For Part 2 of this special post, here is Simon Wickham-Smith sharing how he became involved in things Mongolian, along with a little information on translating literature from one language into another. His comment about the number of precise words that exist in Mongolian for some parts of their world and culture reminds me of hearing that the Inuit have 37 names for snow, but no generic term as occurs in English.

Simon Wickham-Smith: My own involvement with Mongolian literature started when I was a Tibetan Buddhist monk in Scotland during the 1990s. I became interested – obsessed might be a better word – with the life and writings of the 6th Dalai Lama and, during my research, came across a reference to Danzanravjaa, a nineteenth century nationalist, scholar, poet and Buddhist monk.
I had already studied Mongolian for some time during the early nineties, and now I started to read and translate Danzanravjaa’s collected works. When I finally finished this work, in 2005, I felt that, really as a matter of courtesy, I should write to someone in Mongolia and let them know what I had done.
Thus it was that I came into contact with Gombojavin Mend-Ooyo, one of Mongolia’s most famous literary figures, who invited me to Ulaanbaatar the following year and for whose Mongolian Academy of Poetry and Culture (www.poetry-culture.mn) I have now translated ten books, with at least four more in the pipeline.
The act of translation from any language is a subtle and nuanced negotiation, but when dealing with a source culture which is so very different from the target culture, a number of problems appear. And so it is with Mongolian.

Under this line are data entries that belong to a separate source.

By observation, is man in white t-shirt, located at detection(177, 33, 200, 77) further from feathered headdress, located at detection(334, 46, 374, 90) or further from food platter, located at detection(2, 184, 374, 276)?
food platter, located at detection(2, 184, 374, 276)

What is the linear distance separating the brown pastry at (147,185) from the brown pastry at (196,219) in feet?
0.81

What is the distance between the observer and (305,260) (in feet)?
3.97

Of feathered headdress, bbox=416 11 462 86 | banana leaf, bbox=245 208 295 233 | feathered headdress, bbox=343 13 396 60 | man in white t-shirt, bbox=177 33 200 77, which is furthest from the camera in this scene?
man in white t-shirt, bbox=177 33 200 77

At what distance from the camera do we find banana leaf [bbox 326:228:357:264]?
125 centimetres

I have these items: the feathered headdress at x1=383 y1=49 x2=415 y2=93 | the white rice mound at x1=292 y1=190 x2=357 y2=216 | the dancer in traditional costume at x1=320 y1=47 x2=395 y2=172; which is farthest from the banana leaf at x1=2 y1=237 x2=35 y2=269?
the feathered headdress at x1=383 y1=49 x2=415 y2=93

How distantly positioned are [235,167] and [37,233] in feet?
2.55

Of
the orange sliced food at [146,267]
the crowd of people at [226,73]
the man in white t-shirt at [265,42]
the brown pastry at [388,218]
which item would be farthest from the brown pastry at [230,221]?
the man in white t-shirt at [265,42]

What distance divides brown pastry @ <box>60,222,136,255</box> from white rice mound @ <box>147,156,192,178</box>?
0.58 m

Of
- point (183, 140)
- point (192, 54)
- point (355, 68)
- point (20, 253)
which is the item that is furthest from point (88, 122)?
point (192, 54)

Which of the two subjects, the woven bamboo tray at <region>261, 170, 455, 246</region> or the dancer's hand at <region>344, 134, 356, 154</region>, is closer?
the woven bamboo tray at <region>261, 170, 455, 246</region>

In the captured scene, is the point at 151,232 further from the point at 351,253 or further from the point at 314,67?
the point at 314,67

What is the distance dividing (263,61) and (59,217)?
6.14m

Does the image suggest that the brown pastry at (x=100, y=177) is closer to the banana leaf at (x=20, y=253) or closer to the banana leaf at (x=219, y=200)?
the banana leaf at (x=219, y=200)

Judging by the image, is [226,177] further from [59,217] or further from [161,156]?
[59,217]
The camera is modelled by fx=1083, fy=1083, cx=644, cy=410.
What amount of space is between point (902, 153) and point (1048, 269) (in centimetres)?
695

The number of words used to describe the natural landscape, animals and animal products, and the movement of the heavens are so detailed and precise as to be effectively untranslatable into English, short of adding phrases or entire sentences to the mix. This, together with the morphology and structure of the language, means that simply recording what is said in the original becomes a restructuring of thought and a reinterpretation of culture. Once these concerns are settled, then the literary work can begin, and the rhythm, sound and development of the text finessed.
Over the next five years, the Mongolian Academy of Poetry and Culture intends to publish more translations and to encourage scholarship in both Mongolian and English. As for me, I am soon to embark upon postgraduate work at the University of Washington’s Jackson School, with an emphasis on Mongolian literature. Moreover, I am also co-director of the Center for Central Asian Literatures in Translation at UW (www.depts.washington.edu/ccalt), which is hoping to increase the profile of literature from across Central Asia.
I’d like to thank Susan for letting me benignly invade her blog. I hope that the work that she and I, along with many others, are doing, will encourage people to investigate Mongolian culture and, in particular, its literature.

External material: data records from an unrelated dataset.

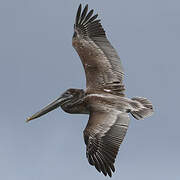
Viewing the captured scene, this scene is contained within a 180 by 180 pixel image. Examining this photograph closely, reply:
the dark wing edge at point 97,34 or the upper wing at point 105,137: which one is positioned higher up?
the dark wing edge at point 97,34

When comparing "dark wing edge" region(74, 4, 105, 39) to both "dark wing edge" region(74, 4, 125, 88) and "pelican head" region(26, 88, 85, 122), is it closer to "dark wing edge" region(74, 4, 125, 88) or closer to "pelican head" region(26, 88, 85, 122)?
"dark wing edge" region(74, 4, 125, 88)

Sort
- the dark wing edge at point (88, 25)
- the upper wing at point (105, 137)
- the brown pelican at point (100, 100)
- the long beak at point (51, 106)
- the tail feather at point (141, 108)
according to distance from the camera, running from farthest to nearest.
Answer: the dark wing edge at point (88, 25)
the long beak at point (51, 106)
the tail feather at point (141, 108)
the brown pelican at point (100, 100)
the upper wing at point (105, 137)

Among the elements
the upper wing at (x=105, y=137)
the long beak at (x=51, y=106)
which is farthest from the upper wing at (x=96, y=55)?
the upper wing at (x=105, y=137)

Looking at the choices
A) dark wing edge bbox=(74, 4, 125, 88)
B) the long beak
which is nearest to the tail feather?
dark wing edge bbox=(74, 4, 125, 88)

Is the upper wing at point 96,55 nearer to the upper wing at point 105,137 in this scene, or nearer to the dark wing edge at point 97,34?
the dark wing edge at point 97,34

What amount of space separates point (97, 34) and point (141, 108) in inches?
125

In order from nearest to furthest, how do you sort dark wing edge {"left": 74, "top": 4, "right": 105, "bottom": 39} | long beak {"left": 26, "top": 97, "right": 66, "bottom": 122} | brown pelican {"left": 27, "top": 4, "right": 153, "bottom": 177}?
brown pelican {"left": 27, "top": 4, "right": 153, "bottom": 177}
long beak {"left": 26, "top": 97, "right": 66, "bottom": 122}
dark wing edge {"left": 74, "top": 4, "right": 105, "bottom": 39}

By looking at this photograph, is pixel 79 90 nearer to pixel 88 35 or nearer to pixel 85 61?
Result: pixel 85 61

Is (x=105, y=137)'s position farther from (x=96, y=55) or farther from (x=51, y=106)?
(x=96, y=55)

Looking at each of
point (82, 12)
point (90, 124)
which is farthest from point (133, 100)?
point (82, 12)

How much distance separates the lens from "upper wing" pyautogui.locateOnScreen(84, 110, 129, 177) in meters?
16.0

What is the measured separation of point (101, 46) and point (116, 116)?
348 cm

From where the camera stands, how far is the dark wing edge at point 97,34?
1912cm

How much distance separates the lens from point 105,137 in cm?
1634
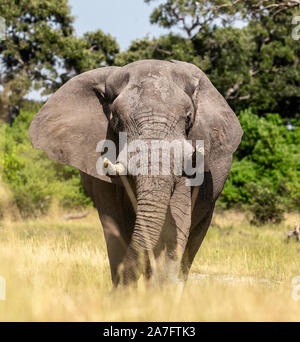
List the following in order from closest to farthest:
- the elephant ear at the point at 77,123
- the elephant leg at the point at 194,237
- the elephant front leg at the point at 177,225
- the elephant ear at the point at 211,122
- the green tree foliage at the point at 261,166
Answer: the elephant front leg at the point at 177,225 < the elephant ear at the point at 211,122 < the elephant ear at the point at 77,123 < the elephant leg at the point at 194,237 < the green tree foliage at the point at 261,166

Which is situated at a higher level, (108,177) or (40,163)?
(40,163)

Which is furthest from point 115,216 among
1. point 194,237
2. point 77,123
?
point 194,237

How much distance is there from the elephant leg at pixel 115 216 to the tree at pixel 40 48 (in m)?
20.3

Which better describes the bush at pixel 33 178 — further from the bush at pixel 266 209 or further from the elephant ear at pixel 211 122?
the elephant ear at pixel 211 122

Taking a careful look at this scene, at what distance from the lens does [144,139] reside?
16.1 feet

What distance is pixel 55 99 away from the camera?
6312mm

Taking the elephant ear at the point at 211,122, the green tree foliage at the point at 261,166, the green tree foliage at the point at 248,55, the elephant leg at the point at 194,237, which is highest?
the green tree foliage at the point at 248,55

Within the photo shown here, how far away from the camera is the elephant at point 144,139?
4.84m

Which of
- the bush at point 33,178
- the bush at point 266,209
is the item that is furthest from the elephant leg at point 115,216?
the bush at point 266,209

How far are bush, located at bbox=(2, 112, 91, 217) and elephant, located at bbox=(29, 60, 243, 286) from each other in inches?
444

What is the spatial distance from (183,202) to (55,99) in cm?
198

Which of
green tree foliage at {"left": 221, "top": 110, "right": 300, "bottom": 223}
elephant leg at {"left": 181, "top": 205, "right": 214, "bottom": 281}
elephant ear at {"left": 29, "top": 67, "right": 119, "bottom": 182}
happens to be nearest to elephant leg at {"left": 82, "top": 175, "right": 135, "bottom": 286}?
elephant ear at {"left": 29, "top": 67, "right": 119, "bottom": 182}

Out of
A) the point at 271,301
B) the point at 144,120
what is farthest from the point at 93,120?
the point at 271,301
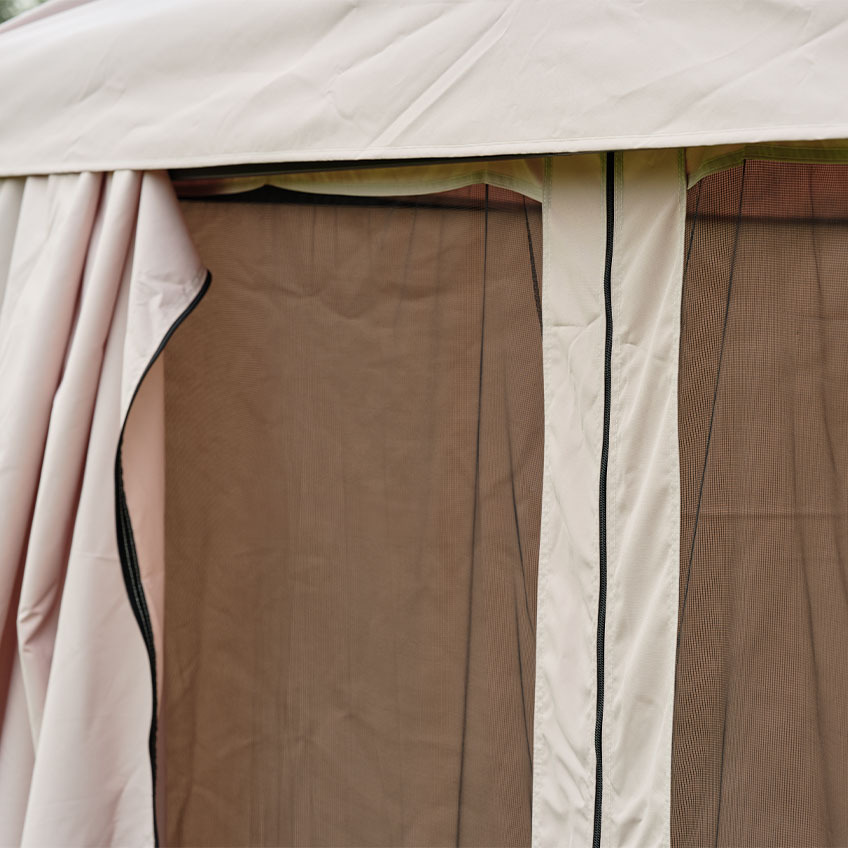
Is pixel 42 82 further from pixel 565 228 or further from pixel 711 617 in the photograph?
pixel 711 617

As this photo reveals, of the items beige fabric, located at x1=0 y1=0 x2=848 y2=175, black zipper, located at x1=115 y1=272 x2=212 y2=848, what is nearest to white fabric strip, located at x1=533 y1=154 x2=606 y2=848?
beige fabric, located at x1=0 y1=0 x2=848 y2=175

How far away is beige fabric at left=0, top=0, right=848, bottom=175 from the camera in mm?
926

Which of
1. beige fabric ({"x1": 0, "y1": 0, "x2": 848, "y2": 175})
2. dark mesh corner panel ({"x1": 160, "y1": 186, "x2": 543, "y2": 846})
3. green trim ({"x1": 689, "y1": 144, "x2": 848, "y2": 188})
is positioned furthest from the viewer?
dark mesh corner panel ({"x1": 160, "y1": 186, "x2": 543, "y2": 846})

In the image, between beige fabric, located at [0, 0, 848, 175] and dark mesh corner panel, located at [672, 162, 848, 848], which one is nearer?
beige fabric, located at [0, 0, 848, 175]

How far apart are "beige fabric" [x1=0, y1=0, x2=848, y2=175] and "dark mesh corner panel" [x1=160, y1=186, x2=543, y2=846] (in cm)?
15

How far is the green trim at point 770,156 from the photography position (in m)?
1.03

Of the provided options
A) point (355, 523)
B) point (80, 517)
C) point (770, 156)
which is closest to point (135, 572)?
point (80, 517)

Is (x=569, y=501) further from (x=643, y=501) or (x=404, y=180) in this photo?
(x=404, y=180)

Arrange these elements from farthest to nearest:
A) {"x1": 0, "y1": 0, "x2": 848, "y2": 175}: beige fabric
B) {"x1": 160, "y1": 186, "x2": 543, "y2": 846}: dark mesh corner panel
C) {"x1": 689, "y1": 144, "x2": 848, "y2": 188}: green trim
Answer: {"x1": 160, "y1": 186, "x2": 543, "y2": 846}: dark mesh corner panel
{"x1": 689, "y1": 144, "x2": 848, "y2": 188}: green trim
{"x1": 0, "y1": 0, "x2": 848, "y2": 175}: beige fabric

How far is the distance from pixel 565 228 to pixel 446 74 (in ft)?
0.74

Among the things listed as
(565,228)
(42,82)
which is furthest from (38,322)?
(565,228)

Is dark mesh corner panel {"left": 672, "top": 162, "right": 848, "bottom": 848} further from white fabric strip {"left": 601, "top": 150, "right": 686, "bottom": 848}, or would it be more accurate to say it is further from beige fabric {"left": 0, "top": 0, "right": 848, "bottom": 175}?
beige fabric {"left": 0, "top": 0, "right": 848, "bottom": 175}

You’re very welcome Simon! It’s a pleasure and a privilege to have you participate here. The following poems are a little on the longer side, but I think that they really show a side of the Mongol people that Westerners, raised on the idea of Chinggis Khan and his Horde cutting a path of destruction across a large chunk of the world, don’t realize exists. If nothing else, it demonstrates our common humanity across time and space. Not a bad thing these days.

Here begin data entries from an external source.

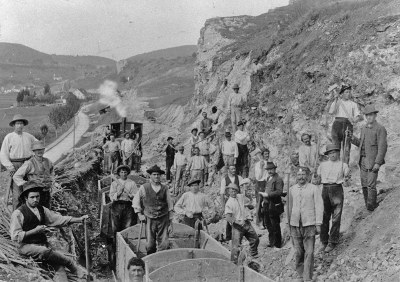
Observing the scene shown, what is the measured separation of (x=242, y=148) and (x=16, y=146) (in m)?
6.59

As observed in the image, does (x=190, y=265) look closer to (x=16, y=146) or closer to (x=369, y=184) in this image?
(x=369, y=184)

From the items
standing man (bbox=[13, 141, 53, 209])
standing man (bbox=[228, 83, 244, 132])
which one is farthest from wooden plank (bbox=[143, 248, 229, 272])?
standing man (bbox=[228, 83, 244, 132])

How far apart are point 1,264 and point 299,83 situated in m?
11.4

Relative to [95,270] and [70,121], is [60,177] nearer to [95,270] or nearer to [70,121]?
[95,270]

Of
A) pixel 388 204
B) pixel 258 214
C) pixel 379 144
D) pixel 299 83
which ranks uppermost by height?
pixel 299 83

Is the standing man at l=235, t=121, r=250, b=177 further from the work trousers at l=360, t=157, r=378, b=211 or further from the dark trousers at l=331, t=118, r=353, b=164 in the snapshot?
the work trousers at l=360, t=157, r=378, b=211

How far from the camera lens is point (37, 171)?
27.5 feet

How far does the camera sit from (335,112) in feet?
33.4

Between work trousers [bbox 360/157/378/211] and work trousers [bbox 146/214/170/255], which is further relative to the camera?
work trousers [bbox 146/214/170/255]

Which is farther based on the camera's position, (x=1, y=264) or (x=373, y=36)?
(x=373, y=36)

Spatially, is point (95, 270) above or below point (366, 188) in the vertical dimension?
below

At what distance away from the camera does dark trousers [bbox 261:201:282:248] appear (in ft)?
31.0

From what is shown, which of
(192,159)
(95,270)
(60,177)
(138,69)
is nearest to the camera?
(95,270)

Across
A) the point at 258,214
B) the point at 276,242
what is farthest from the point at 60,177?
the point at 276,242
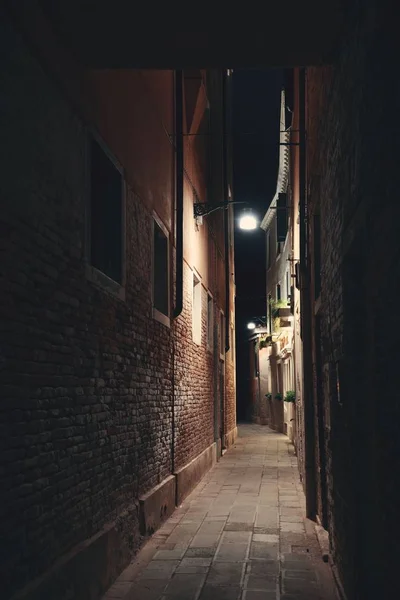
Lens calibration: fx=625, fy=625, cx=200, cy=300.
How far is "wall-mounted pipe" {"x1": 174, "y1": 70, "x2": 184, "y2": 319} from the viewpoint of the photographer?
31.0 feet

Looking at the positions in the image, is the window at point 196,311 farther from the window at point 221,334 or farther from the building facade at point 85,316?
the window at point 221,334

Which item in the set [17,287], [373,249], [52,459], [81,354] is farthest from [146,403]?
[373,249]

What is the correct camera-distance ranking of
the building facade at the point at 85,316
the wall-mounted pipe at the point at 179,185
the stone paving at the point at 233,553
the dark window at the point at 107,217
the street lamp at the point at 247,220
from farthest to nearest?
the street lamp at the point at 247,220, the wall-mounted pipe at the point at 179,185, the dark window at the point at 107,217, the stone paving at the point at 233,553, the building facade at the point at 85,316

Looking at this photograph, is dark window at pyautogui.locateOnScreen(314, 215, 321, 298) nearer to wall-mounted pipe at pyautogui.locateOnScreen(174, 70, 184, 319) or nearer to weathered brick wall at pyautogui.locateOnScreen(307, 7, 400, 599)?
weathered brick wall at pyautogui.locateOnScreen(307, 7, 400, 599)

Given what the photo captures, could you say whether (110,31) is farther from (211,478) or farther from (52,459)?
(211,478)

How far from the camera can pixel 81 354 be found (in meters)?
5.05

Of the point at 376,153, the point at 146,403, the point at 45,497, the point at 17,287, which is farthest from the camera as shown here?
the point at 146,403

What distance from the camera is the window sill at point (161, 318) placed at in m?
8.04

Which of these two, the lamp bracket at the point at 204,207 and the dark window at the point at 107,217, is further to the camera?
the lamp bracket at the point at 204,207

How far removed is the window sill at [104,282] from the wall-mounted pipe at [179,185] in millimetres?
3063

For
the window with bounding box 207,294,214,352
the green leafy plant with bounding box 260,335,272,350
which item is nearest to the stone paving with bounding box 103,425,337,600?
the window with bounding box 207,294,214,352

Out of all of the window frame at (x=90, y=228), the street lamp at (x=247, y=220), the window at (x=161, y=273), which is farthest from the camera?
the street lamp at (x=247, y=220)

A DELUDED ASCENT OF MOUNT CHUN SHAN
Khubilai Khann (1215-1294) (Yes, that Kublai Khan)
One a day blessed by good fortune,
I climbed up a blue bluff.
I stepped carefully on the ground,
So as not to destroy the landscape.
The flowers glowed red,
Like rainbows.
A beryllium light glistened like mist or smoke or blue haze.
The bamboos along the streams grew green from rain fall and spring water.
The wind blew through the mountain pines with a wonderful fluting melody.
I paid my respects
At the sacred temples,
And returned with the aid of Indra.
And controlled the dragons.

LOVE ONE ANOTHER, MY PEOPLE
Love one another, my people, while you are alive.
Don’t keep from others whatever you find beautiful.
Don’t wound my heart with heedless barbs, and
don’t push anyone into a dark hole.
Don’t mock someone who has gotten drunk,
think how it could even be your own father.
And, if you manage to become famous,
open the door to happiness to others!
They should also not forget your kindness.
To someone who is lacking a single word of kindness,
you should search for it and speak it out.
Whether outside the sun or at home when it’s mild,
don’t spend one moment at rest.
Don’t use harsh words to complain, you women,
about the young man you remember.
Speak lovingly of those who loved you!
Let them remember you as a good lover.
Our lives are similar,
our words constrict our throats the same way,
our tears drop onto our cheeks the same way-
things are much the same as we go along the road.
Wipe away a halt woman’s tears without a word,
talk your lover up when she’s tripped and fallen!
Today you’re smiling, tomorrow you’ll be crying.
Another day you’re sad, and the next you’ll be singing.
We all pass from the cradle to the grave-
if for no other reason , love one another!
People must not lack love on this wide earth!
I grasp happiness with the fire of my human mind,
the golden shines lovingly upon us all the same, and
so I think that loving others is the path of life,
I understand that to be loved is a great joy.